======== Page excerpt

[Date Prev][Date Next][Thread Prev][Thread Next][Date Index][Thread Index]

Re: [Xen-devel] [RFC Patch v4 7/9] correct xc_domain_save()'s return value



On 09/23/2014 05:25 PM, Andrew Cooper wrote:
> On 23/09/14 10:10, Wen Congyang wrote:
>> On 09/23/2014 05:00 PM, Andrew Cooper wrote:
>>> On 23/09/14 03:14, Wen Congyang wrote:
>>>> On 09/22/2014 10:06 PM, Andrew Cooper wrote:
>>>>> On 22/09/14 14:13, Ian Campbell wrote:
>>>>>> On Mon, 2014-09-22 at 14:03 +0100, Ian Jackson wrote:
>>>>>>> Ian Campbell writes ("Re: [Xen-devel] [RFC Patch v4 7/9] correct 
>>>>>>> xc_domain_save()'s return value"):
>>>>>>>> libxc doesn't know that, if it is important then it seems like the
>>>>>>>> failure + errno ought to be marshalled across the IPC link.
>>>>>>> Yes, but ...
>>>>>>>
>>>>>>>> It may be that this can be easily handled in
>>>>>>>> libxl__srm_callout_sendreply + helper_getreply. Ian J -- what do you
>>>>>>>> think?

================

* _Requests_:
**1.** In the Xen-devel thread excerpt, which two functions might, according to Ian Campbell, easily handle the problem?
**2.** Print everything in the Xen-devel thread excerpt from "On 09/23/2014 05:25" down to "Yes, but ...".

======== Collected material

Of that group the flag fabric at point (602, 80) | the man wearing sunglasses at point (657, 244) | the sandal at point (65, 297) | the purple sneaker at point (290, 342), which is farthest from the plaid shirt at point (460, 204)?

================

* _Answers to the exercises_:
**1.** libxl__srm_callout_sendreply and helper_getreply

**2.**
On 09/23/2014 05:25 PM, Andrew Cooper wrote:
> On 23/09/14 10:10, Wen Congyang wrote:
>> On 09/23/2014 05:00 PM, Andrew Cooper wrote:
>>> On 23/09/14 03:14, Wen Congyang wrote:
>>>> On 09/22/2014 10:06 PM, Andrew Cooper wrote:
>>>>> On 22/09/14 14:13, Ian Campbell wrote:
>>>>>> On Mon, 2014-09-22 at 14:03 +0100, Ian Jackson wrote:
>>>>>>> Ian Campbell writes ("Re: [Xen-devel] [RFC Patch v4 7/9] correct 
>>>>>>> xc_domain_save()'s return value"):
>>>>>>>> libxc doesn't know that, if it is important then it seems like the
>>>>>>>> failure + errno ought to be marshalled across the IPC link.
>>>>>>> Yes, but ...